Norma Angélica Cruz Córdoba (Guatemala)


“1396I have fought and I will continue to fight until the last moment. The right to life is not only the right to breathe, but it is also right to education, health and justice.”

Norma Angélica Cruz was a student leader and a Catholic missionary, a mother, political militant and widow. A daughter of the war, she survived not only the armed violence, but also violence within her family. When her life partner abused her daughter, she took legal action against him, which led to his trial and sentence. She founded the organization Sobrevivient (Survivors) that takes care of victims of violence, including women and their families. Norma Angélica Cruz is, in Guatemala, a recognized defender of women’s rights.
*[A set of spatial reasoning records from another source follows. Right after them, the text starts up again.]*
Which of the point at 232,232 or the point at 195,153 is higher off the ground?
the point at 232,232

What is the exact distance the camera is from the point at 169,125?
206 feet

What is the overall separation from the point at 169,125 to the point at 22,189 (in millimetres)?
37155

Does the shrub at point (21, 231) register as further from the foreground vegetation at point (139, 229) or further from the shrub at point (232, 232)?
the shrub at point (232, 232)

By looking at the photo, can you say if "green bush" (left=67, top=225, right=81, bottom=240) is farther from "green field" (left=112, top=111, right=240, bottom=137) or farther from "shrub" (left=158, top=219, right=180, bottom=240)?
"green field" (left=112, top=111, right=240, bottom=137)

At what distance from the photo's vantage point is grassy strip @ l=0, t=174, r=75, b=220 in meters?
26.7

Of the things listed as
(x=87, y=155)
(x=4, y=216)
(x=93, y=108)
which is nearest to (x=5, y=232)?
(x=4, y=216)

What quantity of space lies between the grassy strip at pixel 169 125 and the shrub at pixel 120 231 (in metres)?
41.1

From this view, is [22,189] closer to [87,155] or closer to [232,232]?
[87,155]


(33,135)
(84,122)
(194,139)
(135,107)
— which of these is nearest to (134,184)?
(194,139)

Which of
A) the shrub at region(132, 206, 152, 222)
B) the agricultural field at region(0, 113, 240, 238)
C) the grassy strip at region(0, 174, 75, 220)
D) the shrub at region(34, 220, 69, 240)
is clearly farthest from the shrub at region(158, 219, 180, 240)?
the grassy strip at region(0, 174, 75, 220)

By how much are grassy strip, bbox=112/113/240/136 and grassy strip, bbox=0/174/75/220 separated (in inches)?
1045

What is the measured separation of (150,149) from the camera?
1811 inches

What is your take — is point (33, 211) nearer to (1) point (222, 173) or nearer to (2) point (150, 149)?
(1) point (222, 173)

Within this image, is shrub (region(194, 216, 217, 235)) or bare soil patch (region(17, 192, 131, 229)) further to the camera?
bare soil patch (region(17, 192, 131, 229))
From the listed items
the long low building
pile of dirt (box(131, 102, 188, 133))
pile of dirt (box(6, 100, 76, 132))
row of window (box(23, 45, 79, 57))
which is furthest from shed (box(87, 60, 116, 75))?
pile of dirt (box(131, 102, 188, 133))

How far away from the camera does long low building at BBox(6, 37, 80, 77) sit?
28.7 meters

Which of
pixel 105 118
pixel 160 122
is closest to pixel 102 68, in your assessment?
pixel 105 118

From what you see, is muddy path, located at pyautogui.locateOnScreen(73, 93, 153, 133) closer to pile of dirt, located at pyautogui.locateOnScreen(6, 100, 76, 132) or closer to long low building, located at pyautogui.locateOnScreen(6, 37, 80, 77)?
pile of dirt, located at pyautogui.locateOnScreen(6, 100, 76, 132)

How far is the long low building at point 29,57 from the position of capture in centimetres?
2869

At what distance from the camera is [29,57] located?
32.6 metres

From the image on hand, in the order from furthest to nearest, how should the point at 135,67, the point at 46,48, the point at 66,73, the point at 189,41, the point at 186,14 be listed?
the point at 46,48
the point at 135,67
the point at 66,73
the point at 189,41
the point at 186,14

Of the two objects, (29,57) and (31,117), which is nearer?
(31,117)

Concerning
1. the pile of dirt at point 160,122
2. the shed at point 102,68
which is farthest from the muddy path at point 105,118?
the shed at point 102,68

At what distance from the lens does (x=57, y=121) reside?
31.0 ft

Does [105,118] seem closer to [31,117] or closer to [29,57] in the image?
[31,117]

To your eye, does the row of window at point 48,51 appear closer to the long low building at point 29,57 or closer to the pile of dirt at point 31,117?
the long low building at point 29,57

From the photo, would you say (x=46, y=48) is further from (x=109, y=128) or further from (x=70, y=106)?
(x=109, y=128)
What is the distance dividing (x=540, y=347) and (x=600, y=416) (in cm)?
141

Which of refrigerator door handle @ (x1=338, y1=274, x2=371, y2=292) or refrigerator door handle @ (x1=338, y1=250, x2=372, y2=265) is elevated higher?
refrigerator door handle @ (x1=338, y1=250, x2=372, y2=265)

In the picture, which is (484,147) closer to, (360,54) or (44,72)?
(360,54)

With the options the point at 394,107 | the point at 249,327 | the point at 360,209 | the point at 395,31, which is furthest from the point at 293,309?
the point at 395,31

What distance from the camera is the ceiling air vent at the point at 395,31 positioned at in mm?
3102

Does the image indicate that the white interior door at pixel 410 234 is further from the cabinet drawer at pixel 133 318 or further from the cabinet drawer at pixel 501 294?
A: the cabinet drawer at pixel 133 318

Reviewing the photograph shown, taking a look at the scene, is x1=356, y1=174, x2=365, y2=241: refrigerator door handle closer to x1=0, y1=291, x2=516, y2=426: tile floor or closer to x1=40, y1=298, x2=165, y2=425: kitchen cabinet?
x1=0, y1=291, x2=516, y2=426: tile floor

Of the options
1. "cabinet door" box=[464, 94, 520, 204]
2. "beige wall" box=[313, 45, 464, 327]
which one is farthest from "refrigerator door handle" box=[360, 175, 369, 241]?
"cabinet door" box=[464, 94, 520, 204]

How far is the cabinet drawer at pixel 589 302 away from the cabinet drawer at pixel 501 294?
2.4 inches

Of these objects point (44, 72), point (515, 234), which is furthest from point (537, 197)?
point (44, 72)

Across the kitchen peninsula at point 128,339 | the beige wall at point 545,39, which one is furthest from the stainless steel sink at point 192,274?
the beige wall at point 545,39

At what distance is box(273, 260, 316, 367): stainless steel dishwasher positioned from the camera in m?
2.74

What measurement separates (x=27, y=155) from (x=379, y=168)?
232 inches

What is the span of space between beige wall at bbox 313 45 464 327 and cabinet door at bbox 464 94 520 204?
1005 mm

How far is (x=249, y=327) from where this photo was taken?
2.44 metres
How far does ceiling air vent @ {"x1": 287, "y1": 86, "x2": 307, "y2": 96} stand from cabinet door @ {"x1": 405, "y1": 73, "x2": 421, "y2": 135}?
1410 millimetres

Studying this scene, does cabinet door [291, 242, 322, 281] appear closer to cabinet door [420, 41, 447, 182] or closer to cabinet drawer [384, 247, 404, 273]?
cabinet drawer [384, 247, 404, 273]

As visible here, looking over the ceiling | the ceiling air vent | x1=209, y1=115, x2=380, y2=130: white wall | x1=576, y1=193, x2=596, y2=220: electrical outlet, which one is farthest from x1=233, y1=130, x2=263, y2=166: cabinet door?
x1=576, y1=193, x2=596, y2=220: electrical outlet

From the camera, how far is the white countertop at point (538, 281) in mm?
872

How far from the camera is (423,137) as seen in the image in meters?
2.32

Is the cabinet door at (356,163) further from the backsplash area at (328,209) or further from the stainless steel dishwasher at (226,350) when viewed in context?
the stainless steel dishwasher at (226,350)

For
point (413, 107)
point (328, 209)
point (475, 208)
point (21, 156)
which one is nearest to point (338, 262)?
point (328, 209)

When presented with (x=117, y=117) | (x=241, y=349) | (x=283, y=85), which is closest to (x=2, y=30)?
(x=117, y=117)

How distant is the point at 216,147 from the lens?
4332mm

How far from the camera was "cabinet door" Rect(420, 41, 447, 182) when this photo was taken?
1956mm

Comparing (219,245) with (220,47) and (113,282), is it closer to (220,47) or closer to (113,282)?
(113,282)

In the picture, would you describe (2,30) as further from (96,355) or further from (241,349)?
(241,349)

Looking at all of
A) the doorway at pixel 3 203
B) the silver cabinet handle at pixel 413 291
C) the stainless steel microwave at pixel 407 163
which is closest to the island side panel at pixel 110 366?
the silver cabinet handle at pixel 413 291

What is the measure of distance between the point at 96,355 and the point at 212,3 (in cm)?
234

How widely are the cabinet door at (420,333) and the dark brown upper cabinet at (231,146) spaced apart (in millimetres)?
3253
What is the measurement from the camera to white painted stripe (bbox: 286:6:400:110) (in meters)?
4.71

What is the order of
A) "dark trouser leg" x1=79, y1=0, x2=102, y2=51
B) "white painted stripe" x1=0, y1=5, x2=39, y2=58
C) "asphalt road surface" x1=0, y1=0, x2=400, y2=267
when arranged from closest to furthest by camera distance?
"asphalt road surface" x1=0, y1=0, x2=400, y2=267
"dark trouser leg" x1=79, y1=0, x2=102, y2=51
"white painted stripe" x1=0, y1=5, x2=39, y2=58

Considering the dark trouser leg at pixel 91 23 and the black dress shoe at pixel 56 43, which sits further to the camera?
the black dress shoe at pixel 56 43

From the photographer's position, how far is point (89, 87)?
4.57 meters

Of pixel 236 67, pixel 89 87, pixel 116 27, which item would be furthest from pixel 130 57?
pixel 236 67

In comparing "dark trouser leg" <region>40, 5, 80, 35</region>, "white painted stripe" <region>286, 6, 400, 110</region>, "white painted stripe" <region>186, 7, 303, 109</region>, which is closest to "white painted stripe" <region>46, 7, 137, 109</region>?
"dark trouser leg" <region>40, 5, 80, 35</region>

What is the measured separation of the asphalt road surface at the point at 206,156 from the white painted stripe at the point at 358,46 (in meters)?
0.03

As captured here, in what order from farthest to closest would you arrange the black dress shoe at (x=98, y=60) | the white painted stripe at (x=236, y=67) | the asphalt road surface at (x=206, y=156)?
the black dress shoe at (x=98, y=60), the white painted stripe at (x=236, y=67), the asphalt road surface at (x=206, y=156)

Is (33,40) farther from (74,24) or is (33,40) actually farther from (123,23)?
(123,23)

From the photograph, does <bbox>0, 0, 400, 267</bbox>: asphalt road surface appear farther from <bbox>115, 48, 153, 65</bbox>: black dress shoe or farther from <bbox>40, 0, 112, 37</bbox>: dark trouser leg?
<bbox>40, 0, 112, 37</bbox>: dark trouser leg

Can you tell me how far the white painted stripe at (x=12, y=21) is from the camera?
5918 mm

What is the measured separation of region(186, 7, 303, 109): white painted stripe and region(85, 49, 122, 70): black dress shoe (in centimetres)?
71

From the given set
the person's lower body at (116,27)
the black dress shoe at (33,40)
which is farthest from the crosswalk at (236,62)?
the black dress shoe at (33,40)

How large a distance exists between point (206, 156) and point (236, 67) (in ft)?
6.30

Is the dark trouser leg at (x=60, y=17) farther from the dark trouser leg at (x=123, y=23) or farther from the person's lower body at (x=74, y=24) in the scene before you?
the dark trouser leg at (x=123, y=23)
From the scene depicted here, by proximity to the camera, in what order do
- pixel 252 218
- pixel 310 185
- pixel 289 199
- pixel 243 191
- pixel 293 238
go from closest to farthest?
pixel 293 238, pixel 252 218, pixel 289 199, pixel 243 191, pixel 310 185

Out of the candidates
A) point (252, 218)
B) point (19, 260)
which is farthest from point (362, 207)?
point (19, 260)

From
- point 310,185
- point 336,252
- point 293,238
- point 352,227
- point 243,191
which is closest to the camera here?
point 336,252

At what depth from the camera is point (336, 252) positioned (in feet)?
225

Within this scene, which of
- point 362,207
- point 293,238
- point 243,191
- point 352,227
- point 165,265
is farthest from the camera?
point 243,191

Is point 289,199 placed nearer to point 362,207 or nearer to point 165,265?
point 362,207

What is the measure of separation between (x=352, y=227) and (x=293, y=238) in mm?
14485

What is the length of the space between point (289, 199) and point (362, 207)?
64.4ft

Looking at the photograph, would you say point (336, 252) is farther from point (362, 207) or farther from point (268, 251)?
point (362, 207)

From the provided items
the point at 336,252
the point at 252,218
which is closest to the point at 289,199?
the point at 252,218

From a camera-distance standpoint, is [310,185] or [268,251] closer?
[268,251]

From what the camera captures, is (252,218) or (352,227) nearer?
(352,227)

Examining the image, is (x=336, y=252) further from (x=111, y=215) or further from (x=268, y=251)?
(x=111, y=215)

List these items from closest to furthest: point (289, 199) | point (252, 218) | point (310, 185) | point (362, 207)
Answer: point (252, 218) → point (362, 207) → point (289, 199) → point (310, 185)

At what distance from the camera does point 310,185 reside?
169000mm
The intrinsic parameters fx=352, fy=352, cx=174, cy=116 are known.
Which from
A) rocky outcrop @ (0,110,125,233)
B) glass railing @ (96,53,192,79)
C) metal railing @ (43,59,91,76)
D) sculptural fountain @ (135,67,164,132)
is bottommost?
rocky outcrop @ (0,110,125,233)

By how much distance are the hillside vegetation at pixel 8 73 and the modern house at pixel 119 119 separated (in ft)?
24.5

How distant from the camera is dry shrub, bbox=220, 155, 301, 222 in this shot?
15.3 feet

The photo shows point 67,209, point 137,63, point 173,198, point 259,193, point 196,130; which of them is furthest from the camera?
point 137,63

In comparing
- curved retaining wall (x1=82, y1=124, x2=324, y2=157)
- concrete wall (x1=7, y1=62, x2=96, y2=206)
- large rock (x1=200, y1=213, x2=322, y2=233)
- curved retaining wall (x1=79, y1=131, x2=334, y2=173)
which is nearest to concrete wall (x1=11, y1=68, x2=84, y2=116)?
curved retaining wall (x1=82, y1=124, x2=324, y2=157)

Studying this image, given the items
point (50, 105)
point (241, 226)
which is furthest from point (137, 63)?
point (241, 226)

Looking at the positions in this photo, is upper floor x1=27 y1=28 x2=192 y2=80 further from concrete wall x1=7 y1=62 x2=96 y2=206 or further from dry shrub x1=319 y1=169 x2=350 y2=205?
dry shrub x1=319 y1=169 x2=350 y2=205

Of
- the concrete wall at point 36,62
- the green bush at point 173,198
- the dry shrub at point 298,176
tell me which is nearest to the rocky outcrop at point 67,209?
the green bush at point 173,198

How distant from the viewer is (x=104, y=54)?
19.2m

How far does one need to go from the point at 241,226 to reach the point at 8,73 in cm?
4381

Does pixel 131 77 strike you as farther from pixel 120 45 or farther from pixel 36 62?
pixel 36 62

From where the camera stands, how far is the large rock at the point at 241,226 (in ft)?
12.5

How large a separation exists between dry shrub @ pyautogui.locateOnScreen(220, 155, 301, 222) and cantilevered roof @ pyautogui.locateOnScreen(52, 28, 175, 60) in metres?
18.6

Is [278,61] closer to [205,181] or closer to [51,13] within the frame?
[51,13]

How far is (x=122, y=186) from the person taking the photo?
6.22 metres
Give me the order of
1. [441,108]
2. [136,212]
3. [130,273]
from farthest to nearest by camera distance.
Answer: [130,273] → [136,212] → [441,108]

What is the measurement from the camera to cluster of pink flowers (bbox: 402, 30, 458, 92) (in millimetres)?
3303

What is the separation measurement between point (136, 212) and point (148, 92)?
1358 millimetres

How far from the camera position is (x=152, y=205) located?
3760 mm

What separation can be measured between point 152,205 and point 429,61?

Norma was born in Guatemala. During her adolescence, she was a student leader and participated in the Ecclesiastical Base Communities, where she became a Catholic missionary. When she was 15 years old, she entered a convent. Two years later, she found that life in a convent was not enough for her, and she opted for political militancy. In December 1996, after 36 years of war, the government of Guatemala and the guerrillas (National Revolutionary Guatemalan Unit) signed the Peace Agreement that put an end to the armed conflict. With the end of the war, aspects of the society – that had been hidden – became perceptible, like violence within families, for example. In 1999, Norma took legal actions against her life partner, for the abuses to which he had subjected her daughter to. The abuser was condemned. Mother and daughter founded the association called Sobrevivient (Survivors). It was created to take care of the victims of domestic violence–the women themselves and the rest of their families. A diminutive woman with liquid eyes, she thinks that a part of the struggle is decoding pain and going back following its tracks. “Deciding to break the silence is to start traveling along the path. Afterwards, comes the hardest part.” Her life is an ode to hope. She dreams of a world that fully values the resources of nature and the beauty of the human being. She dreams of a world without war, where there is no place for the trading of arms, a society without inequalities or discrimination, where opportunities for schools, food, health and work are abundant. “That is the kind of life that I would want for my children. That is the life I fight for.”